Instruções >>
(a) Traduza para o inglês a seguinte frase do texto sobre a crítica a Carvalho: "O problema é que o verdadeiro debate sobre o que fez a IC desaparece no texto de Carvalho."
(b) Continue, por favor, o texto sobre a crítica a Carvalho a partir da última frase apresentada.

Texto fornecido >>
┄┄┄┄┄┄┄┄┄┄┄┄┄┄┄┄┄┄┄┄

Carvalho, reescrevendo a história, substitui o internacionalismo pelo socialismo em um só país. Assim, ele escreve:
“As condições para a participação eram: primeiro, os partidos e organizações deveriam colocar-se na direção da luta revolucionária do proletariado pela derrocada do poder da burguesia; segundo, respaldar a Revolução de Outubro e o poder soviético na Rússia.”
O Manifesto de Convocação do Congresso lista as organizações convidadas, com vistas a impedir a participação das organizações traidoras (ver lista no quadro ao final). Como se vê, a “segunda condição” não existe na convocatória. Ela é introduzida no texto para justificar a teoria do socialismo num só país, que foi inventada muito tempo depois por Stalin.
O problema é que o verdadeiro debate sobre o que fez a IC desaparece no texto de Carvalho. Ele fala das derrotas no período de 1921 a 1924 e chega até a implantação do fascismo, mas sem citar os dois principais locais aonde o fascismo ganhou: Itália e Alemanha. Não cita as derrotas na greve geral inglesa de 1926, a derrota do PC Chinês em 1927 e a subida de Hitler ao poder em 1933.
Sinteticamente, a fração revolucionária do PC Russo, dirigida por Leon Trotsky, após a morte de Lenin em 1924, denominada “Oposição de Esquerda”, é expulsa pelos stalinistas. Na prática, houve uma contrarrevolução que, se não chegou a reimplantação imediata do capitalismo, levou à destruição dos órgãos democráticos soviéticos substituídos por um aparato burocrático e a burocratização do PC Russo e da IC. Uma análise maior desses acontecimento pode ser vista no livro “A Revolução Traída” de Trotsky. O livro “A Revolução dos Bichos” de George Orwell relata a mesma situação em forma de sátira política.

┄┄┄┄┄┄┄┄┄┄┄┄┄┄┄┄┄┄┄┄

Dados apresentados >>
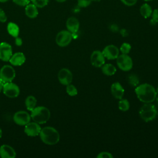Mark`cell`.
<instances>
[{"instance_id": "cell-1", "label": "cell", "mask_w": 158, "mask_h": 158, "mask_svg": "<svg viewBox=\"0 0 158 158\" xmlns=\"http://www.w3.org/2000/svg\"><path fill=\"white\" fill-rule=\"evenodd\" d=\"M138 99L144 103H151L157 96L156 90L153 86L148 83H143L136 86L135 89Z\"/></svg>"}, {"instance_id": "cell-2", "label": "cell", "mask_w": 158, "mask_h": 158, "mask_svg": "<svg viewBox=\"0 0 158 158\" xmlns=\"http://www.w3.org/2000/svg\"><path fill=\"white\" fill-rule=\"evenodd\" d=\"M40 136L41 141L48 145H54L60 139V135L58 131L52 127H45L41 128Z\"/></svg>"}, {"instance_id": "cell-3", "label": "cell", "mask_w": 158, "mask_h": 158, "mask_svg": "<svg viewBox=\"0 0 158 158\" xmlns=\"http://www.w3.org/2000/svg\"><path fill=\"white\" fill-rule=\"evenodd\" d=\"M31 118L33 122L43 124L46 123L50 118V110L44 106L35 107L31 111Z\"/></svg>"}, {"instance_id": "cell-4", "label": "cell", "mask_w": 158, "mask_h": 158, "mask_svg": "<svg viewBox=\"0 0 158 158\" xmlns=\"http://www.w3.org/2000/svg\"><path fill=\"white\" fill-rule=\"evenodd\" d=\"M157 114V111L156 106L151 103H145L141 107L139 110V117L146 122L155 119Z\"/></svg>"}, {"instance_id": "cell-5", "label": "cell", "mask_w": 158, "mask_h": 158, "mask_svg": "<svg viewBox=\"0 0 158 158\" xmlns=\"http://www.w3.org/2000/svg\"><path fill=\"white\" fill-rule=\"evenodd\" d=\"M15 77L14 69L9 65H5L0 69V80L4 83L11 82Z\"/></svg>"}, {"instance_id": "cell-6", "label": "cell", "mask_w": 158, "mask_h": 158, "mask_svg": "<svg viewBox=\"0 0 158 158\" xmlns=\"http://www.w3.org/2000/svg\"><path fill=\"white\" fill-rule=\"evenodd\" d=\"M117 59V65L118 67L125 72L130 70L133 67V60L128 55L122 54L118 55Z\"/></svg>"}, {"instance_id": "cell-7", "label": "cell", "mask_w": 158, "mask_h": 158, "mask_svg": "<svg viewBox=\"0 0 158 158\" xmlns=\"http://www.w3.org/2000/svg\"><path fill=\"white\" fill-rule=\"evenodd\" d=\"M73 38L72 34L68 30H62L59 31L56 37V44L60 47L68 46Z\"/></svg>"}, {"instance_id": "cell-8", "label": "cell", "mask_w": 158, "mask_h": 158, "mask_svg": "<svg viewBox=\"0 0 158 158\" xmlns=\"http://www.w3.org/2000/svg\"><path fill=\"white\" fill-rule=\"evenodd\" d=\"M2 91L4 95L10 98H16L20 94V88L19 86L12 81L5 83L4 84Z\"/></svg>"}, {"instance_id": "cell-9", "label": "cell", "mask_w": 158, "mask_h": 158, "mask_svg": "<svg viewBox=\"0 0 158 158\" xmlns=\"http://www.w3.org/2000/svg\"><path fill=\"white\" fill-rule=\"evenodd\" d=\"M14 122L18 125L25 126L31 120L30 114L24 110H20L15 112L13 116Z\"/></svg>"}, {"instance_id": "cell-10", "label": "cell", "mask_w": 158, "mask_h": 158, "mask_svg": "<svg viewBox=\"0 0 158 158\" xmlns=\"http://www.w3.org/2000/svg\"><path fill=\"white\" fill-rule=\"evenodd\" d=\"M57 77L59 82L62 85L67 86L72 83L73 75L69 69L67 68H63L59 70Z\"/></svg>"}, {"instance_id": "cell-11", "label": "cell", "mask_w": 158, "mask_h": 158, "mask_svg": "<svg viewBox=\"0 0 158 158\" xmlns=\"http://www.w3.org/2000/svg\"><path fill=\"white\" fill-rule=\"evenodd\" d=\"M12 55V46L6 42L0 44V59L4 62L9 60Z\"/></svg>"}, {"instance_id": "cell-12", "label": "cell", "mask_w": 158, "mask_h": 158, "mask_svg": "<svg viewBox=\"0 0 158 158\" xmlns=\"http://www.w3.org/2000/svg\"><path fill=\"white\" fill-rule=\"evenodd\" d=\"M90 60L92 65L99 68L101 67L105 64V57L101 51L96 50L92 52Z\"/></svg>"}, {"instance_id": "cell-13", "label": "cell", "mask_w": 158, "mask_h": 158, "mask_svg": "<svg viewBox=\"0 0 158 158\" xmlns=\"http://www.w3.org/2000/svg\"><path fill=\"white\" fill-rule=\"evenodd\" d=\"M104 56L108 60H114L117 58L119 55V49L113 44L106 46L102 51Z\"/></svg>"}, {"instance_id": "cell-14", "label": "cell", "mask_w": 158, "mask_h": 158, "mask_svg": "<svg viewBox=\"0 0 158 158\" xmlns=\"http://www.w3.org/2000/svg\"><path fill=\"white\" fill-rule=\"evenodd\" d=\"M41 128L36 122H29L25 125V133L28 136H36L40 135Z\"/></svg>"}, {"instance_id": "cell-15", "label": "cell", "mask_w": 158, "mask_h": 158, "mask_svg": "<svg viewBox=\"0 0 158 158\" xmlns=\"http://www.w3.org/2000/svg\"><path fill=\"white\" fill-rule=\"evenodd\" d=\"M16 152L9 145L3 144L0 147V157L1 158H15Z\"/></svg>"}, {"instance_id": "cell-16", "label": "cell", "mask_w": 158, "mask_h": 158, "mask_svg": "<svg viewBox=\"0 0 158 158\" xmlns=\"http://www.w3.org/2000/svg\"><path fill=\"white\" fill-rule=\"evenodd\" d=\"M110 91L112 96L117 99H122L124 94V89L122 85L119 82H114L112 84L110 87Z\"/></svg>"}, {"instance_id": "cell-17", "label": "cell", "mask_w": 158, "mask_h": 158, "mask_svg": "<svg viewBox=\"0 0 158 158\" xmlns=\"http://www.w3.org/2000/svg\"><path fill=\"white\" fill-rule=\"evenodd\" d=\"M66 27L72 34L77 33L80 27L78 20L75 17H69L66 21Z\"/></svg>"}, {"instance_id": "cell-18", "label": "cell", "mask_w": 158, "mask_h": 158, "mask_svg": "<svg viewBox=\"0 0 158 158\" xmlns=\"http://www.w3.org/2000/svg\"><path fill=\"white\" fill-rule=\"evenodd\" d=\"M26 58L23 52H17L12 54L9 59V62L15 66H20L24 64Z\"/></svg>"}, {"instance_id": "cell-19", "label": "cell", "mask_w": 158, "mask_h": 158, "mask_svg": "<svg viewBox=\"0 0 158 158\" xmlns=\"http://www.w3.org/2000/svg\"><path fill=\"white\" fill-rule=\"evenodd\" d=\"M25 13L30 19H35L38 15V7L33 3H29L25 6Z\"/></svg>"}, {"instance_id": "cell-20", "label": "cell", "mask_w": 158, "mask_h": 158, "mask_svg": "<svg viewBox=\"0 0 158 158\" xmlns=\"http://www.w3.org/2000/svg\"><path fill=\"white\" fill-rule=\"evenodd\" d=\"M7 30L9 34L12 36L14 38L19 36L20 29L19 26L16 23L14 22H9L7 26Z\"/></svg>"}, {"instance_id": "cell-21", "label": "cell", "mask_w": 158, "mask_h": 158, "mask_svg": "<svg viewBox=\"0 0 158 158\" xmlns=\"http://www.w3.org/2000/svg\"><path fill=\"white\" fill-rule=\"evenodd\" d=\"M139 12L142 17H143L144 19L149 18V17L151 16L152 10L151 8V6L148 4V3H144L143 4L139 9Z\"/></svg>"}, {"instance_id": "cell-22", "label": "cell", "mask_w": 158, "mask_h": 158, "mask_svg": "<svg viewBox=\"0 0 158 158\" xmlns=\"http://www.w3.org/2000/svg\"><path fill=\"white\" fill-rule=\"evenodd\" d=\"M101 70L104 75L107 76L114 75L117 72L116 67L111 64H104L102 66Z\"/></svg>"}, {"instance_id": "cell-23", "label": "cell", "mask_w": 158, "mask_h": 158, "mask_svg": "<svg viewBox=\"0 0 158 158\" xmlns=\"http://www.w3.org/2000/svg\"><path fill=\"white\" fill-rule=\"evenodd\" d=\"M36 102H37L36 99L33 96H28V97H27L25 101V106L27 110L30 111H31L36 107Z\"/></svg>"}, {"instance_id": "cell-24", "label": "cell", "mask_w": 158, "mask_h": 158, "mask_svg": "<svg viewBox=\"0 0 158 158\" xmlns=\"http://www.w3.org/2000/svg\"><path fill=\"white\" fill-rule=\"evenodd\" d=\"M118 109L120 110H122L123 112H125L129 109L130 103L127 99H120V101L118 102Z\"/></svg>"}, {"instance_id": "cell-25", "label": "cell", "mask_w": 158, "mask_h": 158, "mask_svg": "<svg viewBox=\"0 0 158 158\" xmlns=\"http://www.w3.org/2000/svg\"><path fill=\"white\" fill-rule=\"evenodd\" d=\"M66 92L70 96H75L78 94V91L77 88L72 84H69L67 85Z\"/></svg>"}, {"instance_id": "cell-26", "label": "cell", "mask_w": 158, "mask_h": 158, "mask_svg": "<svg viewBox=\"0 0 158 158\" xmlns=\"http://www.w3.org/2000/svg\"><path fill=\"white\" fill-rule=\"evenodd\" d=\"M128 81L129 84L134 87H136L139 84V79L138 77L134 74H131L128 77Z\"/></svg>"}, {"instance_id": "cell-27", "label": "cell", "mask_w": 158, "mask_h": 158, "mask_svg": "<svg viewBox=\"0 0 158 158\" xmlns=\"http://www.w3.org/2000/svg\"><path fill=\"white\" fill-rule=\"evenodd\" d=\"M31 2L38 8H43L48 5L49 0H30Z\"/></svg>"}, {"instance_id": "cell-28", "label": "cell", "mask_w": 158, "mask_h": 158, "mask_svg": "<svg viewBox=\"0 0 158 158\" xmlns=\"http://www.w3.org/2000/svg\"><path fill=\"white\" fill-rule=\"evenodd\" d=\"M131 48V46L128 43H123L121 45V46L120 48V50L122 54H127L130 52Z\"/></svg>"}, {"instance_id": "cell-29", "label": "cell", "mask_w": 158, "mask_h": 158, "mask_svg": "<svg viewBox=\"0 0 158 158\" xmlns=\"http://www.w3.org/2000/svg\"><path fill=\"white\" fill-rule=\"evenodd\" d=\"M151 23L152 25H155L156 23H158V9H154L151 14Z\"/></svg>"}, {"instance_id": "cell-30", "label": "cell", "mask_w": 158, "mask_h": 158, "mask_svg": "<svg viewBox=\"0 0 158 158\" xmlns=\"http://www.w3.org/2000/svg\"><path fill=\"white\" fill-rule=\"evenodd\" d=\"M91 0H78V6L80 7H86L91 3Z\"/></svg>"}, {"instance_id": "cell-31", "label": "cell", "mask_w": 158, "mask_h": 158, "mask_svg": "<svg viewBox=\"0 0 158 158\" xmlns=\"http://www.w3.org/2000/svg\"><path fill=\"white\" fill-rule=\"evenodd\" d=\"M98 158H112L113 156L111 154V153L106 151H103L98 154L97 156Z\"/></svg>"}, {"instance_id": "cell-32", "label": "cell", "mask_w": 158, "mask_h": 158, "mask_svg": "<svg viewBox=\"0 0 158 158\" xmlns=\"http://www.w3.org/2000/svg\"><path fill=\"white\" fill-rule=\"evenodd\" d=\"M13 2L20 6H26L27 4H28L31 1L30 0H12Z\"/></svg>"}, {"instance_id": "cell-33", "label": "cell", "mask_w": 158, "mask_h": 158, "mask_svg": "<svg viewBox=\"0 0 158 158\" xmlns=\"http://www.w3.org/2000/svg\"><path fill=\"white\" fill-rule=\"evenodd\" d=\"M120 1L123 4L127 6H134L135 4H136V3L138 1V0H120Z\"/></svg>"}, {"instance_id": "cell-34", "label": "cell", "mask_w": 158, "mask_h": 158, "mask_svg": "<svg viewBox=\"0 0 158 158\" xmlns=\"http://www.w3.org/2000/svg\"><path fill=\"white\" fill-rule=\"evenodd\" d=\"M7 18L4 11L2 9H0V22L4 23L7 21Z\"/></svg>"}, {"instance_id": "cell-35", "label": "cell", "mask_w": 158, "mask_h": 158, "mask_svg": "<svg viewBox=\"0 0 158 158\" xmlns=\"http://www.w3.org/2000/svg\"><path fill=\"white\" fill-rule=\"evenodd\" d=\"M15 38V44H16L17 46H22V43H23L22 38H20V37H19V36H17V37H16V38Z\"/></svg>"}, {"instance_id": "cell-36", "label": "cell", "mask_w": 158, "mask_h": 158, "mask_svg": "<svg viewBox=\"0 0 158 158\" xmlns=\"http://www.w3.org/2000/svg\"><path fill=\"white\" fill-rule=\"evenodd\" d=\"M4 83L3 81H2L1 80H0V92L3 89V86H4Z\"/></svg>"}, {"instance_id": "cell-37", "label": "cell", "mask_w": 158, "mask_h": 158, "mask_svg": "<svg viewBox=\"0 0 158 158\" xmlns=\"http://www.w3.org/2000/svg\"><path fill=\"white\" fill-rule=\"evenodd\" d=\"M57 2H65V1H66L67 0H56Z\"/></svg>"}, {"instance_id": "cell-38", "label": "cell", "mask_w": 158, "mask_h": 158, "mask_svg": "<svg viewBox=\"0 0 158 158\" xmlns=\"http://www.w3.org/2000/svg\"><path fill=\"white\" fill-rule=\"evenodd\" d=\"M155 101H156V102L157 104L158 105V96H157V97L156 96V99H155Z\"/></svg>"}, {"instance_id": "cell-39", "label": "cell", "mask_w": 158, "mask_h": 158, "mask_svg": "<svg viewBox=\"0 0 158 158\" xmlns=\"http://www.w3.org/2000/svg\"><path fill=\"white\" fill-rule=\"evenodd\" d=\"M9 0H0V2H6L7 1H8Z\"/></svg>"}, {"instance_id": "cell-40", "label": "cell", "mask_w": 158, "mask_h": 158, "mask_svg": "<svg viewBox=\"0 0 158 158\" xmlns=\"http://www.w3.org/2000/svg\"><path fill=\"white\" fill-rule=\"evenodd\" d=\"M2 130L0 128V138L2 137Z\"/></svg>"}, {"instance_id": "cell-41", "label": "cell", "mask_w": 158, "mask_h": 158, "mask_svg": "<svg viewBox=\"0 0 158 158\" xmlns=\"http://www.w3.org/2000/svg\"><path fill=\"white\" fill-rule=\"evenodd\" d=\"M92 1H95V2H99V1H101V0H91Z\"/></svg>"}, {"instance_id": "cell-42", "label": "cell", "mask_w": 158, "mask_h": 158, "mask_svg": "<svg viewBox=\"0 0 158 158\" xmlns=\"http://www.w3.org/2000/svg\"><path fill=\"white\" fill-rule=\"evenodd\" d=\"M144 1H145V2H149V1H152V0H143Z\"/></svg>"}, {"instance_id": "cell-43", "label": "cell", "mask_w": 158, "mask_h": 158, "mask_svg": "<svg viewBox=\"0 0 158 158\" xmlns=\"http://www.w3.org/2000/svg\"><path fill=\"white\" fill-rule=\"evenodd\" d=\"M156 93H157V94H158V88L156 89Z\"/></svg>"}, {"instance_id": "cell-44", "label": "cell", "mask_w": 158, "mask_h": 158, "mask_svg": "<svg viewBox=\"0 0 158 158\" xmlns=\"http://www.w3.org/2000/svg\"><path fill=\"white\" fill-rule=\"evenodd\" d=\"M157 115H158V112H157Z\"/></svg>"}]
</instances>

┄┄┄┄┄┄┄┄┄┄┄┄┄┄┄┄┄┄┄┄

Respostas do exercício >>
(a) The problem is that the real debate about what the IC did disappears in Carvalho's text.

(b)
Isso teve consequências na IC. Uma política esquerdista em alguns momentos, de aliança com frações da burguesia e inclusive com o fascismo levou a derrotas atrás de derrotas. Trotsky analisou esta situação no folheto “O grande organizador de derrotas”.
Trotsky levou uma batalha, uma vez expulso da URSS e da IC, organizando a Oposição de Esquerda Internacional e explicando a política de Stalin de aliança com a direita contra a Socialdemocracia, que dividiu o proletariado e permitiu a vitória de Hitler. Trotsky vai declarar que esta derrota marca o fim da IC como uma Internacional Revolucionária e que o combate agora é para construir uma nova Internacional, a IV Internacional (não é objeto deste artigo explicar o balanço da IV Internacional).
Carvalho segue impunemente pela história, esquecendo que Stalin, durante a II Guerra Mundial, quando a URSS foi invadida, “dissolveu” a IC através de um ato burocrático do seu Comitê Executivo, que foi previamente submetido a Stalin. A justificativa do PCdoB se apresenta desta forma:
“Todo o desenrolar dos acontecimentos durante o quarto de século passado e a experiência adquirida pela Internacional Comunista mostraram, de maneira convincente, que a forma de organização escolhida no I Congresso da Internacional Comunista para a união dos trabalhadores e que correspondia às exigências do período inicial do renascimento do movimento operário nos diferentes países e a complexidade de suas tarefas, inclusive, se convertia em obstáculo ao posterior fortalecimento dos partidos operários nacionais.”
Em outras palavras, o internacionalismo de Marx e Engels (“proletários de todos os países, uni-vos”), todo o trabalho de Lenin para construir a IC seria, a partir de 1943 momento, um “obstáculo” ao fortalecimento dos partidos operários.
Ao esquecer todo este debate, Carvalho conclui:
“Quaisquer que sejam os procedimentos táticos necessários à acumulação de forças e por mais flexíveis que os comunistas devam ser na concertação de alianças amplas para alcançar vitórias parciais, mais ainda deve afirmar-se o caráter revolucionário de sua estratégia e seu perfil político e ideológico.”
Assim, depois de pelo “esquecimento” aceitar que o fim da IC foi correto, Carvalho volta à velha tese do Estalinismo de alianças com setores da burguesia (“alianças amplas”) que levaram o governo Lula, o PT e o PCdoB a destruírem a possibilidade de um governo operário que abrisse caminho para o socialismo.
Os marxistas, os comunistas de verdade, agrupados na Esquerda Marxista, continuam o seu combate por uma internacional revolucionária e reafirmam o combate de Marx, Engles, Lenin e Trotsky: Operários de todo o mundo, uni-vos.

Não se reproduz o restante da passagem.